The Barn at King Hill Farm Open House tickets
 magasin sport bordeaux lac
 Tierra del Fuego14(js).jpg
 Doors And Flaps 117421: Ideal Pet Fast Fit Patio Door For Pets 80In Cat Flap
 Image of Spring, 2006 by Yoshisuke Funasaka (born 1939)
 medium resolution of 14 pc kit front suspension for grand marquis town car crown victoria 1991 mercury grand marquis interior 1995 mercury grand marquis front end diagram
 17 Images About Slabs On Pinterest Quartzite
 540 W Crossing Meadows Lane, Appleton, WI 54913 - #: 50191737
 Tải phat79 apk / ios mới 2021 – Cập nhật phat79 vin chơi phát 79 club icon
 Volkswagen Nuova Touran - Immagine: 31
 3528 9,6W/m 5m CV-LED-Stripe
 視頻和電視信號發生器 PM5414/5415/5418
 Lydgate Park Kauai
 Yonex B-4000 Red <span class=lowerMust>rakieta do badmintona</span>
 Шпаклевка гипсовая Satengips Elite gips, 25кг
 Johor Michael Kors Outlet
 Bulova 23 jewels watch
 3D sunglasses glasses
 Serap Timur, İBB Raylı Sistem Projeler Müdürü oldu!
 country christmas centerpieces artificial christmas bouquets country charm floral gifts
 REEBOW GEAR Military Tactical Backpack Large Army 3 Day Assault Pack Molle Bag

EXERCISE DESCRIPTION:
Beginning at the line that holds "Lydgate Park Kauai", reproduce each line of the records above down to and including the last one.

RESPONSE TO THE TASK:
 Lydgate Park Kauai
 Yonex B-4000 Red <span class=lowerMust>rakieta do badmintona</span>
 Шпаклевка гипсовая Satengips Elite gips, 25кг
 Johor Michael Kors Outlet
 Bulova 23 jewels watch
 3D sunglasses glasses
 Serap Timur, İBB Raylı Sistem Projeler Müdürü oldu!
 country christmas centerpieces artificial christmas bouquets country charm floral gifts
 REEBOW GEAR Military Tactical Backpack Large Army 3 Day Assault Pack Molle Bag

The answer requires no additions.